• **Textausschnitt**
○ ○ ○

Paris Hilton posiert vor den Teilnehmerinnen und Teilnehmern ihrer Reality-Show 'Paris Hilton's My New BFF'
Foto: MTV

FYI.

This story is over 5 years old.

TV

Warum 'Paris Hilton's My New BFF' immer noch der Gipfel des Trash-TV ist

Vor zehn Jahren kämpften Fame-wütige Frauen und Männer um die Freundschaft des platinblonden It-Girls. Mit dem, was hinter den Kulissen geschah, haben viele immer noch nicht abgeschlossen.

○ ○ ○

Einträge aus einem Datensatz
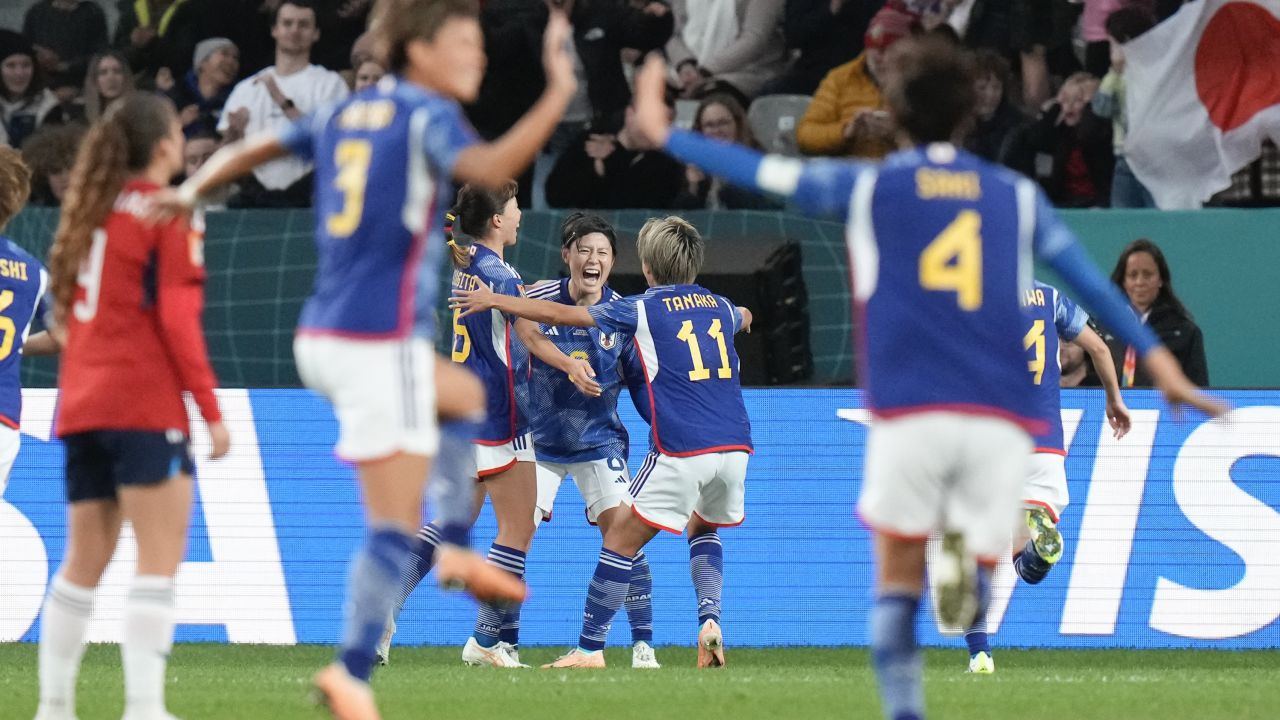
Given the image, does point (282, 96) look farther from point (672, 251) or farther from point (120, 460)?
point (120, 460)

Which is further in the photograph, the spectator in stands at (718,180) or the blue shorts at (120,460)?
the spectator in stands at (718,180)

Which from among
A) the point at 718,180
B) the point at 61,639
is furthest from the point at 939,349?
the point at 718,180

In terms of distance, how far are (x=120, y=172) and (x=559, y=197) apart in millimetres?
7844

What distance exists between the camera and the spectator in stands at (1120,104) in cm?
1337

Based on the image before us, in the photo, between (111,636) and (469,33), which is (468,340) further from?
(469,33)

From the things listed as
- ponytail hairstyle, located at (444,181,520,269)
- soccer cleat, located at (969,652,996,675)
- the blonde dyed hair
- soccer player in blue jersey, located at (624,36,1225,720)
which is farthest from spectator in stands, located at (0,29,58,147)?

○ ○ ○

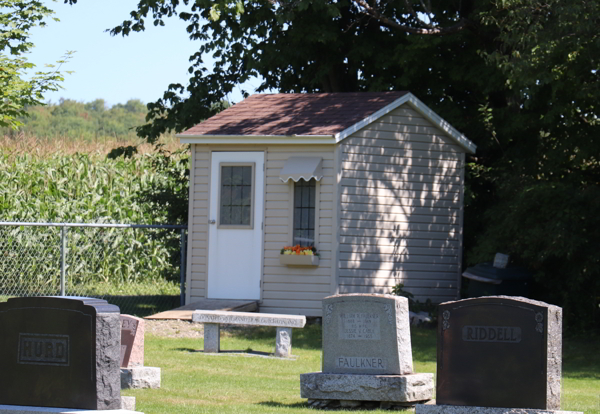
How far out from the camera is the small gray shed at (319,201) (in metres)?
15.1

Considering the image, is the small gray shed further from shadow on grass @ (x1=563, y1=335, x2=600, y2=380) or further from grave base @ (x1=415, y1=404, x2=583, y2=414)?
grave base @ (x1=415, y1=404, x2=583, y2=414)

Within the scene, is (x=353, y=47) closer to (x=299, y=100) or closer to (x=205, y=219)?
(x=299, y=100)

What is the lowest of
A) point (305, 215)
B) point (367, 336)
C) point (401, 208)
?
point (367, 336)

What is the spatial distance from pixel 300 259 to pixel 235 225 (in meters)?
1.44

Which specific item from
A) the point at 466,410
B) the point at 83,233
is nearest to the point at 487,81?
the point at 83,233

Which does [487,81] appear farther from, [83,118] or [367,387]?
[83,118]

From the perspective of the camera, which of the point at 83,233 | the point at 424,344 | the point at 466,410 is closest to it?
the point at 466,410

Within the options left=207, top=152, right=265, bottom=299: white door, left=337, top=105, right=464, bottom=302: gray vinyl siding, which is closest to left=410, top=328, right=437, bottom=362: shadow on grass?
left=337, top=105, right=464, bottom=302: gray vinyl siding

○ ○ ○

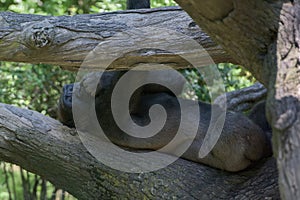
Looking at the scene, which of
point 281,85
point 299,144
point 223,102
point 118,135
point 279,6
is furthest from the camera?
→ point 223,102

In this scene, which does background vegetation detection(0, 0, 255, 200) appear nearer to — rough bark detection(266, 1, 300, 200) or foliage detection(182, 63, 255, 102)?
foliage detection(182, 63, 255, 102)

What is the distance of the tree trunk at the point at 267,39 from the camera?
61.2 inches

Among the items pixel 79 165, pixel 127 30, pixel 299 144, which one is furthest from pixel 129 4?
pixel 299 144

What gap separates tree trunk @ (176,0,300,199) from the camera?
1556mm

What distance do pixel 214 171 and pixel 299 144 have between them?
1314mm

○ ○ ○

• **Aufgaben**
A) Beantworte zum Textausschnitt über „Paris Hilton's My New BFF“ die folgenden Fragen:
(i) Von wem stammt das Foto?
(ii) Wie viele Jahre liegt es zurück, dass Frauen und Männer um die Freundschaft des It-Girls kämpften?
(iii) Als was wird die Show in der Überschrift bezeichnet?
B) Fasse den Textausschnitt über „Paris Hilton's My New BFF“ in zwei Sätzen zusammen.
C) Gib aus dem Textausschnitt über „Paris Hilton's My New BFF“ den Teil wörtlich wieder, der mit den Worten „Paris Hilton posiert“ beginnt und mit „5 years old.“ endet.

• **Lösungen**
A)
(i) Von MTV.
(ii) Zehn Jahre.
(iii) Als der Gipfel des Trash-TV.

B) Der Textausschnitt bezeichnet die Reality-Show „Paris Hilton's My New BFF“ als den immer noch unübertroffenen Gipfel des Trash-TV. Vor zehn Jahren kämpften darin ruhmsüchtige Frauen und Männer um die Freundschaft des platinblonden It-Girls, und mit den Geschehnissen hinter den Kulissen haben viele bis heute nicht abgeschlossen.

C)
Paris Hilton posiert vor den Teilnehmerinnen und Teilnehmern ihrer Reality-Show 'Paris Hilton's My New BFF'
Foto: MTV

FYI.

This story is over 5 years old.